Roland Garros, 40 anni fa la vittoria di Panatta: 'Mi ha cambiato la vita'
L'ex racchetta d'oro del tennis azzurro ricorda la straordinaria doppietta Roma-Parigi del 1976
È il 14 giugno 1976: Adriano Panatta vince il Roland Garros, battendo in finale l’americano Harold Solomon – aveva battuto, nei quarti, la leggenda Bjorn Borg – e completa una storica doppietta con gli Internazionali d’Italia, dove solo qualche settimana prima aveva trionfato contro Guillermo Vilas.
“Vincere a Roma era un fatto di cuore, soprattutto per me che sono romano – dice il 65enne Adriano, che abbiamo raggiunto a Sanremo in occasione della chiusura dell’evento Banca Generali Un Campione per Amico, iniziativa che da 7 anni avvicina allo sport a decine di migliaia di bambini con un tour nelle principali città italiane -. E pensare che a quel tempo gli Internazionali erano considerati il quinto slam. Eppure, nemmeno allora, si potevano paragonare al Roland Garros”.

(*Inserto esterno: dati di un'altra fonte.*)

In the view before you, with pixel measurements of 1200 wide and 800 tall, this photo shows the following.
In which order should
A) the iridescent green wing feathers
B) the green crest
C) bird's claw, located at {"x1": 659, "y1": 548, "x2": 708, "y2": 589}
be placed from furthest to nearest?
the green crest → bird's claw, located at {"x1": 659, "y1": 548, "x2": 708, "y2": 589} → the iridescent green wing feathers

Cosa ha significato, per Adriano Panatta, vincere a Parigi?
‘Ad esempio il fatto che, a 40 anni di distanza, siate ancora qui a intervistarmi (ride, nda). La vittoria all’Open di Francia ha cambiato la mia vita e la mia carriera: la classifica, ovvio, ma soprattutto il rispetto dell’ambiente e dei giocatori, che da allora quando entravano in campo hanno iniziato a guardarmi in modo diverso..”.
E cosa è cambiato rispetto al Roland Garros di 40 anni fa?
“Il prestigio è lo stesso, ma è evidente che oggi sia tutto ancora più amplificato. Forse le persone sottovalutano l’impatto di certi strumenti di comunicazione, che permettono a tanti giocatori di mettersi in mostra pur senza vincere un granché. A quel tempo avevamo tre o quattro occasioni per guadagnare la ribalta. Parigi era una di queste”.
E nel gioco, cosa è cambiato?
“Come in tutti gli sport è cambiata la velocità di esecuzione. A quei tempi ragionavamo molto di più su tattica e strategie, forse perché avevamo anche più tempo per pensare (ride, nda). In campo oggi c’è molta più forza fisica, si trovano meno alternative ai colpi fondamentali, e di conseguenza molti match risultano meno affascinanti..”.
Chi, oggi, sa ancora giocare ancora in quel modo?
“Come Federer, nessuno. Stiamo parlando di un’altra categoria”.
Quanto peserà la sua assenza, la prima dopo 65 partecipazioni consecutive agli slam?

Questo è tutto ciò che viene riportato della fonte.